The senator cited a June 28 news article published by Bloomberg that reported FINRA’s caseload has plummeted over two-fold since its peak in 2015.
“There were 426 enforcement actions in 2023, the lowest since FINRA’s inception in 2007,” Warren wrote. “Similarly, the value of fines imposed by FINRA for brokers or dealers that break the rules has declined from $173.8 million in 2016 to $88.4 million in 2023.”
To make matters worse, she wrote, the agency has appeared to limit transparency about its enforcement actions.
According to the Bloomberg article, “[i]n multiple instances in recent years, employees drafted press releases to promote cases, only for managers to spike their publication… Last year, the regulator issued press releases on just 10 of 426 enforcement actions, compared with 63 in 2015. Finding details on cases … can require digging into a cumbersome FINRA database.”

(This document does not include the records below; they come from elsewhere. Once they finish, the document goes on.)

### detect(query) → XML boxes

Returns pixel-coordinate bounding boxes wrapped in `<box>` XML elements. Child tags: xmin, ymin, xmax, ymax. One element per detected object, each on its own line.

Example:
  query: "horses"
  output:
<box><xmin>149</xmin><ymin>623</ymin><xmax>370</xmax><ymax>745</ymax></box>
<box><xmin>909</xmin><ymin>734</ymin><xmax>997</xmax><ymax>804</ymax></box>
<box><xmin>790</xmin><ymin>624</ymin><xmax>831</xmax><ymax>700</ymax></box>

The decrease coincides with the start of FINRA360, an organization-wide transformation that began seven years ago, which, according to FINRA, was designed to make the organization as effective and efficient as possible, according to Warren’s letter.
However, since the launch of FINRA360, enforcement actions have dropped each year and are now at their lowest since FINRA’s inception, she wrote.
“The new reports of declining enforcement appear to indicate that FINRA has lost sight of its mission: protecting investors and promoting market integrity,” said Warren.
The lawmaker requested that Cook provide her with details of investigations opened by FINRA since 2016, agency criteria for publicizing an enforcement action, more information about the FINRA360 program, and evidence of a decline in bad actor firms and individuals by Sept. 13.